Sustainability is a new buzzword in our world. From my life experience, nothing is truly sustainable without change–sometimes massive–required to cope with external causes or even the forward march of human drive for improvements. We are experiencing a bull market for stocks that is approaching 98 months since March 9, 2009, when the mark-to-market accounting rule was tossed out.
This current 8 year trend is still more than a year shorter than that of late 1990 to early 2000, but it will end sometime. (If the SEC was to allow a guarantee in investing, it might be one that all uptrends are guaranteed to end. But we will have to check with the Commission for approval before I say that.)
When they do end, the next phase is usually not pretty. From First Trust of Wheaton, Illinois, (www.ftportfolios.com), we find that from 1926 through the most recent, the average bear market lasted 1.4 years and the S&P 500 lost a cumulative 41 percent. By the way, the positive news is that average bull markets for the same period provided a gain of 468 percent during a period lasting 8.9 years.
Why do bullish trends come to an end? Occasionally a horrendous external shock such as breakout of war can halt the advance, but far more often it is an interest rate increase leading to fear of recession. In my opinion, the present Federal Reserve Board Open Market Committee would all fall on their swords before they risked raising rates in a manner that would produce a true recession.
Are we in the next bubble already? Is this truly a Trump Bump which will become a Trump Dump if certain laws are not passed right now? My favorite economists, Brian Wesbury and Robert Stein, of First Trust Advisors, L.P., opine that the weak first quarter growth in real GDP (.7 percent) had several causes including the weather, both good and bad. However, Core GDP grew at a 2.2 annual percent rate and is 2.8 percent, right in the middle of the too-slow trend brought to us by the Zero Interest Rate Program of the Fed.
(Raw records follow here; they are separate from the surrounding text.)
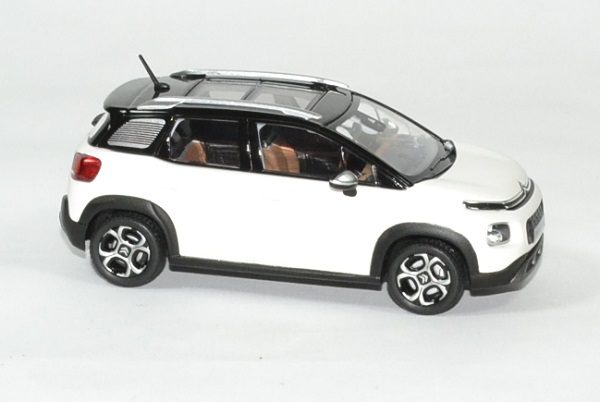 c3 aircross miniature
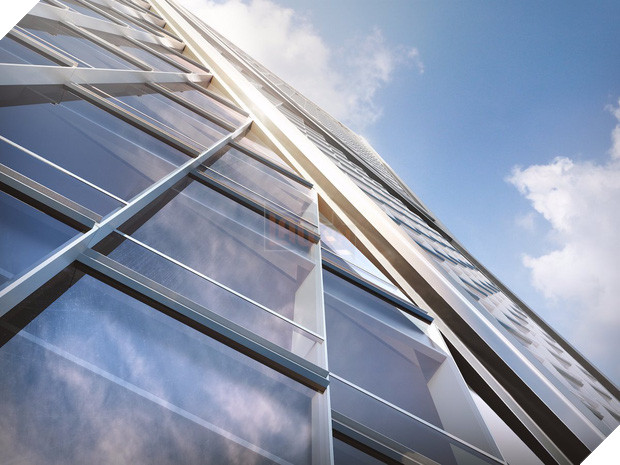 Chiêm ngưỡng sự sang chảnh của toà cao ốc sắp là chỗ làm việc của nhân viên Facebook - Ảnh 2.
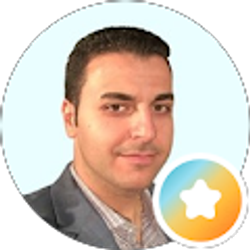 Profile photo of Emmanuel Mavromatakis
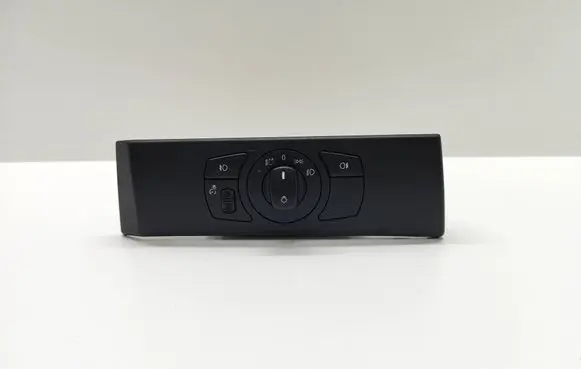BMW 5 E60 E61 Light switch 6953735 695373501 33290403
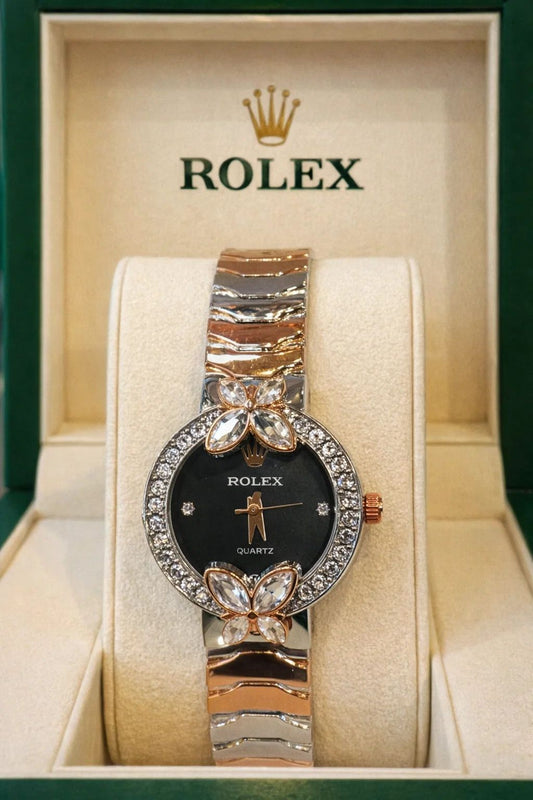 Rolex Watch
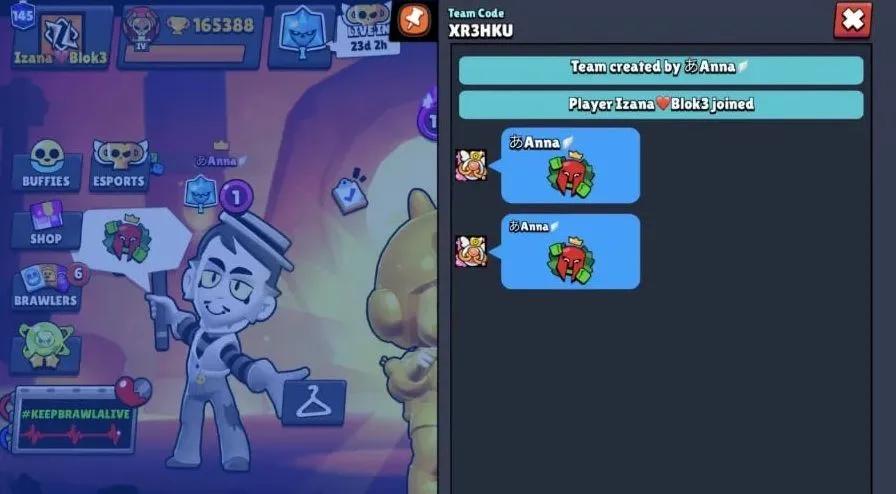 Explication d'un bug de Brawl Stars : problème des objets rares et réponse de Supercell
Under the big picture lie some hopeful developments. Business fixed investment rose to an annual rate of 9.4 percent, the fastest rate in four years. Home building grew by a 13.7 percent annual rate. Based upon demographics and the backlog caused by the Great Recession, they foresee a couple more years of housing recovery probable.
The real kicker to me is the growth in corporate profits. This is the best propeller of stock prices over any longer period of time. With about 300 of the S&P 500 having reported first quarter results, profits are higher than last year by about 15.6 percent. With consumer confidence back to new high levels, I believe that sales will also be growing at faster rates soon. We could be in a virtuous cycle for at least another year.
But as some of us joke, we could be only a tweet away from the start of the next bear market. But for now, the fundamentals don’t look too bad and are still improving.
(Past performance is no guarantee of future results. Advice is intended to be general in nature.)